Another challenge in Treasury is the foreign exchange (FX) risk that not only affects multinational conglomerates anymore. Nowadays we notice an increasing need for an opportunity to manage various currencies in one account instead of handling various accounts in different currencies. This could be realized through the concept of Global Wallets.

Usually, global wallets are being used for managing crypto currencies but also in travel management the „YouTrip Multi Currency Travel Wallet“ from Singapore acts as a virtual wallet. Hereby, the need for multiple currencies when traveling through different countries got addressed and seems to be working without international fees or charges from third party service providers. The user simply pays with a prepaid MasterCard.

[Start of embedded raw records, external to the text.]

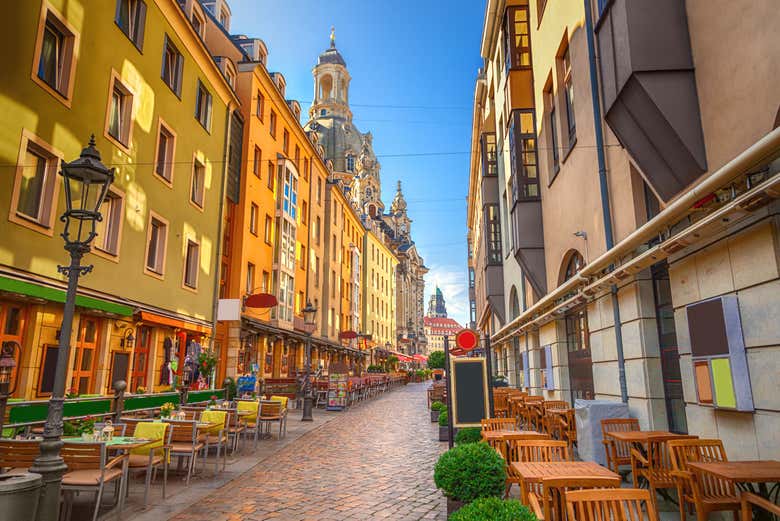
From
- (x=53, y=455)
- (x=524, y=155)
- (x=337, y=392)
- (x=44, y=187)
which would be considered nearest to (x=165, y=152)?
(x=44, y=187)

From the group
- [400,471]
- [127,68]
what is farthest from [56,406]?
[127,68]

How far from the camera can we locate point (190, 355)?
18.3m

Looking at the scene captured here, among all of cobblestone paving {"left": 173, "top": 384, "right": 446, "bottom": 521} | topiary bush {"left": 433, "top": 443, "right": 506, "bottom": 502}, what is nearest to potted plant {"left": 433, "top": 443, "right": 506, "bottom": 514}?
topiary bush {"left": 433, "top": 443, "right": 506, "bottom": 502}

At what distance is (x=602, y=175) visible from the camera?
31.5ft

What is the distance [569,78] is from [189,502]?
12048 mm

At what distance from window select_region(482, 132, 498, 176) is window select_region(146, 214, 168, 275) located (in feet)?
49.5

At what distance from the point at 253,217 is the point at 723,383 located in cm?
2202

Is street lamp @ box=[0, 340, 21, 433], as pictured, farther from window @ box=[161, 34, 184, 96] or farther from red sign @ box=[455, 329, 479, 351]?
window @ box=[161, 34, 184, 96]

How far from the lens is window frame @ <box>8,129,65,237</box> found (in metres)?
10.4

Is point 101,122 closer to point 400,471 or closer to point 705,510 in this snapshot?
point 400,471

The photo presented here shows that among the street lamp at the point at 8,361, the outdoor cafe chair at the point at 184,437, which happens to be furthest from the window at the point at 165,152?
the outdoor cafe chair at the point at 184,437

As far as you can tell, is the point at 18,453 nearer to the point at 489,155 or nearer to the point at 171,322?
the point at 171,322

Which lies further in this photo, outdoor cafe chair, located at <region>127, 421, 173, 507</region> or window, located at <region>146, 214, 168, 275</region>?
window, located at <region>146, 214, 168, 275</region>

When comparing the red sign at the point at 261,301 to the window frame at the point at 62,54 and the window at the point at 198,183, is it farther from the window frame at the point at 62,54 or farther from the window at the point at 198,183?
the window frame at the point at 62,54
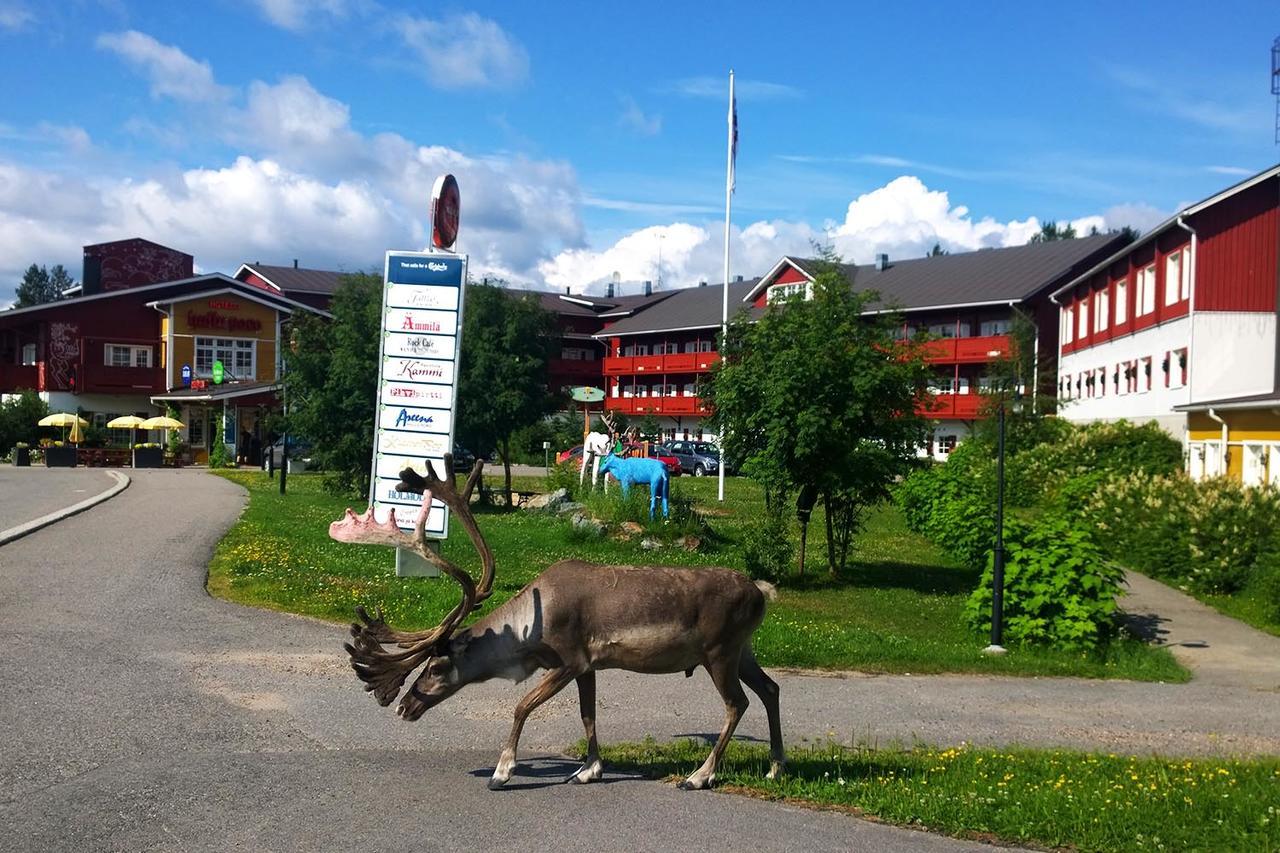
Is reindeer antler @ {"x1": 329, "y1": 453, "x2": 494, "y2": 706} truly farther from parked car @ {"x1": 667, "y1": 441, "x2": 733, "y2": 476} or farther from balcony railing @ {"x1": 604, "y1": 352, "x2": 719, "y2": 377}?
balcony railing @ {"x1": 604, "y1": 352, "x2": 719, "y2": 377}

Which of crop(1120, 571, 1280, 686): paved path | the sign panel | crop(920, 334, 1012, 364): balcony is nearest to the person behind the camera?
crop(1120, 571, 1280, 686): paved path

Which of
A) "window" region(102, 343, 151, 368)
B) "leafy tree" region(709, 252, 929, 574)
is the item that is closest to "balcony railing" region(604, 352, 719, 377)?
"window" region(102, 343, 151, 368)

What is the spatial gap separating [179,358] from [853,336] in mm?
49429

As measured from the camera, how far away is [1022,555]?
15.1 meters

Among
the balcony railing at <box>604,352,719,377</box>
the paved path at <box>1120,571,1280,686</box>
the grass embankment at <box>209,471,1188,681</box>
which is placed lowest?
the paved path at <box>1120,571,1280,686</box>

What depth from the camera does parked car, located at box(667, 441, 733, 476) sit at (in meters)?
57.5

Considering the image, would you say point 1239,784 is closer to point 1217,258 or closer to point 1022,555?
point 1022,555

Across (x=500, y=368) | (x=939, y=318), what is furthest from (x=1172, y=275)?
(x=939, y=318)

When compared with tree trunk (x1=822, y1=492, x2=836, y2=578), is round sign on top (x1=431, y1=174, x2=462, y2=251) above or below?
above

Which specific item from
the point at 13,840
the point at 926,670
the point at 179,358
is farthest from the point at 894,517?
the point at 179,358

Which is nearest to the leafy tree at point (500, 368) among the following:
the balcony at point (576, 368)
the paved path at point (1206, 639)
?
the paved path at point (1206, 639)

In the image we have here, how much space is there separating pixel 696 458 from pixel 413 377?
41.1 m

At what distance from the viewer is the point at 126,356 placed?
60906mm

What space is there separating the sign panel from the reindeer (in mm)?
10090
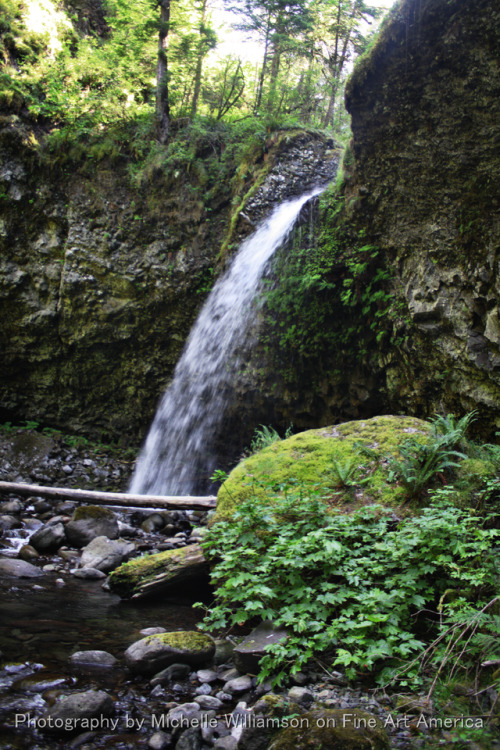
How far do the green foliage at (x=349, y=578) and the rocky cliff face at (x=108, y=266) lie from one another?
26.5ft

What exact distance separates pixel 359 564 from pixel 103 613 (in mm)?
2301

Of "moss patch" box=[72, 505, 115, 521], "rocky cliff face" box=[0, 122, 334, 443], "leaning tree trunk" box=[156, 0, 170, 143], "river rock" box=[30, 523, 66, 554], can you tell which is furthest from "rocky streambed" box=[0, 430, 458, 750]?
"leaning tree trunk" box=[156, 0, 170, 143]

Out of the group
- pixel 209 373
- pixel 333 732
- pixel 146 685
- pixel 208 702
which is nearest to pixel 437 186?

While this concept is also increasingly offered for corporates, it presents the chance for treasurers to decrease losses through FX risk. Instead, processes are again simplified, as businesses do not need different accounts for different currencies anymore. COBO and POBO transactions are enhanced because payment transactions of subsidiaries in other countries can be billed to one main account connected to the global wallet.

How virtual accounts could go along with the Global Wallet

To combine these two concepts, companies will need one central, global account that is equipped to carry out transactions in all currencies. These central currency accounts can end up in a “Multi Currency Global Wallet (MCGW)” via real-time pooling and thereby realize the “Follow the Sun (FtS)” concept. This will make it possible to show transactions in real-time while minimizing the FX risk at the same time. The basis for this are 24/7 payment transactions which are independent from time zones but instead follow capital markets and reduce cut-off times to a minimum.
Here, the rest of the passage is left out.